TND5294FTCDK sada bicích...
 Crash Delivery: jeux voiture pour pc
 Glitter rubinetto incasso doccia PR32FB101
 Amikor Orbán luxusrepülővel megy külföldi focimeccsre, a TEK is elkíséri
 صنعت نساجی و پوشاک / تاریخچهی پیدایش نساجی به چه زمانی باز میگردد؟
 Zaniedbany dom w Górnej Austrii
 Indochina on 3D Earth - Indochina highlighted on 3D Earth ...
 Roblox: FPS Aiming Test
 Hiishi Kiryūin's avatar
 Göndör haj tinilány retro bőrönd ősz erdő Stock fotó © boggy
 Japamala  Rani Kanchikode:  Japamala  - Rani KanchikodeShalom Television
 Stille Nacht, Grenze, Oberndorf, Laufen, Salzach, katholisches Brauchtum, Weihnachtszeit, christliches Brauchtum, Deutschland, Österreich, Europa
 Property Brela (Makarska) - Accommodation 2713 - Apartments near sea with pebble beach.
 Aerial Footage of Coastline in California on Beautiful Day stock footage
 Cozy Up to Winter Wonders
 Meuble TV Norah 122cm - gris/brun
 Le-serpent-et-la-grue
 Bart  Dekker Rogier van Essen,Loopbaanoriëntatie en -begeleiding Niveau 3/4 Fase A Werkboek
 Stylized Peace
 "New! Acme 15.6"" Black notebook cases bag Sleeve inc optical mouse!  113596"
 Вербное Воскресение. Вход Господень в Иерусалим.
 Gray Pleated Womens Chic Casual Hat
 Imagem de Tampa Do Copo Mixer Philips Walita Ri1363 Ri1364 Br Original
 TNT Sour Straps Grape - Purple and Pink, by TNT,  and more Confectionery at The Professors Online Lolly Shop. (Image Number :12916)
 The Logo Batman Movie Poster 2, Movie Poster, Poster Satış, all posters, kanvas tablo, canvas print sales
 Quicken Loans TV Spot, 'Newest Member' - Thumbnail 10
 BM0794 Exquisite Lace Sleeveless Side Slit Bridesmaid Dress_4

★ ★ ★ ★ ★ ★ ★

*Prompt*
From the records above, transcribe without alteration every line from the one with "Göndör haj tinilány" to the one with "Stylized Peace", inclusive.

*Written answer*
 Göndör haj tinilány retro bőrönd ősz erdő Stock fotó © boggy
 Japamala  Rani Kanchikode:  Japamala  - Rani KanchikodeShalom Television
 Stille Nacht, Grenze, Oberndorf, Laufen, Salzach, katholisches Brauchtum, Weihnachtszeit, christliches Brauchtum, Deutschland, Österreich, Europa
 Property Brela (Makarska) - Accommodation 2713 - Apartments near sea with pebble beach.
 Aerial Footage of Coastline in California on Beautiful Day stock footage
 Cozy Up to Winter Wonders
 Meuble TV Norah 122cm - gris/brun
 Le-serpent-et-la-grue
 Bart  Dekker Rogier van Essen,Loopbaanoriëntatie en -begeleiding Niveau 3/4 Fase A Werkboek
 Stylized Peace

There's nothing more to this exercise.